Now at 64 cores and above it is clear that the Linux developers have spent a lot of time making the Linux kernel better. May have something to do with the fact that a big proportion of servers in production with many CPUs/cores are Linux servers so they started investing in this quite early?
Not servers, but single system image supercomputers. Quoting Wikipedia (https://en.wikipedia.org/wiki/Altix):
"At product introduction, the system supported up to 64 processors running Linux as a single system image and shipped with a Linux distribution called SGI Advanced Linux Environment, which was compatible with Red Hat Advanced Server. By August 2003, many SGI Altix customers were running Linux on 128- and even 256-processor SGI Altix systems. SGI officially announced 256-processor support within a single system image of Linux on March 10, 2004 using a 2.4-based Linux kernel. [...]"

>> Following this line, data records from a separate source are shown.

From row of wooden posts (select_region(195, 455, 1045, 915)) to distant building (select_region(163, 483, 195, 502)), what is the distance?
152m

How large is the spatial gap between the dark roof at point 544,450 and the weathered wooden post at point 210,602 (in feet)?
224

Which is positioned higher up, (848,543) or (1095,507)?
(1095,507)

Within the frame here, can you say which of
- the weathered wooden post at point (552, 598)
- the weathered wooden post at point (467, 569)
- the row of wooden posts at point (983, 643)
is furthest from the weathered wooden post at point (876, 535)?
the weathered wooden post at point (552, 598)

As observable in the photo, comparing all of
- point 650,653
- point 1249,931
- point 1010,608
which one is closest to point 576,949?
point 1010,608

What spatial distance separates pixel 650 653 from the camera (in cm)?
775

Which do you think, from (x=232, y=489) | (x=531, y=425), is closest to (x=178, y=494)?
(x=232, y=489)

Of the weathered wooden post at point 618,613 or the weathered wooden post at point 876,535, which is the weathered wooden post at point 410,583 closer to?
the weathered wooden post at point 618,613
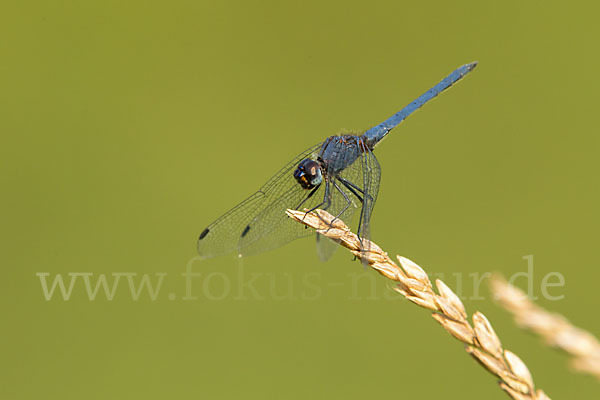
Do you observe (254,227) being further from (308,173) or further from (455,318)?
(455,318)

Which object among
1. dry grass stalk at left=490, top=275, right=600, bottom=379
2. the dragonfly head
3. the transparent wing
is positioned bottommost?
dry grass stalk at left=490, top=275, right=600, bottom=379

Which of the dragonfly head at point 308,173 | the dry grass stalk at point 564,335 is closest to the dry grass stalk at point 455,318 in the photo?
the dry grass stalk at point 564,335

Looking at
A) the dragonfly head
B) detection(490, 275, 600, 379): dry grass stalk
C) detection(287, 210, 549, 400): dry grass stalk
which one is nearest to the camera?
detection(490, 275, 600, 379): dry grass stalk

And as I recall, back then Linux suffered an issue similar to what Windows is facing now: a single 64-bit integer was no longer enough for a processor bitmask when you have more than 64 processors. IIRC, a lot of code had to be refactored to allow for a bigger bitmask, and an abstraction layer was put in place. Nowadays, the limit is 8192 processors according to arch/x86/Kconfig (see also: https://access.redhat.com/articles/rhel-limits).
I suspect SQL Server has no trouble scaling to 64 cores and beyond.
Given that it's a fundamental limitation of the NT scheduler (not present in Linux), it seems like it'd be on the table for "yeah, windows makes this way harder, and a lot of applications won't scale the same way on windows as their Linux versions will", rather than "oh, that just doesn't count because they aren't using it right".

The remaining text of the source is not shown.